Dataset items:
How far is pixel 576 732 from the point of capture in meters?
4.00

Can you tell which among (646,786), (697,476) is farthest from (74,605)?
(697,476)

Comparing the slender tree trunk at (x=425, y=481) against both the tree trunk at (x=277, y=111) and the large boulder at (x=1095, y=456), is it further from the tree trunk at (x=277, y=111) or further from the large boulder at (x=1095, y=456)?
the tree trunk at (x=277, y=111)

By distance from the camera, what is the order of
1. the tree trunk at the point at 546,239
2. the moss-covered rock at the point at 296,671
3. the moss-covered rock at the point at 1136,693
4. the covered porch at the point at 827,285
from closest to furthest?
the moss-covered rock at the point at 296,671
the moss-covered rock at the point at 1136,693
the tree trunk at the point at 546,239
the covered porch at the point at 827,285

▶ [DIRECTIVE] Rewrite all of the listing, replacing "large boulder" with "big rock" wherever it appears and leaving everything else unchanged.

▶ [RESULT BELOW]
How far is pixel 576 732 from the point of capture in meters?
4.00

Can you tell which among (646,786), (697,476) is farthest from (74,605)?
(697,476)

Comparing the slender tree trunk at (x=425, y=481) against both the tree trunk at (x=277, y=111) and the big rock at (x=1095, y=456), is it further from the tree trunk at (x=277, y=111) or further from the big rock at (x=1095, y=456)?
the tree trunk at (x=277, y=111)

By distance from the camera, what is the order of
1. the tree trunk at the point at 546,239
2. the moss-covered rock at the point at 296,671
3. the moss-covered rock at the point at 1136,693
4. the covered porch at the point at 827,285
from closest to furthest?
the moss-covered rock at the point at 296,671
the moss-covered rock at the point at 1136,693
the tree trunk at the point at 546,239
the covered porch at the point at 827,285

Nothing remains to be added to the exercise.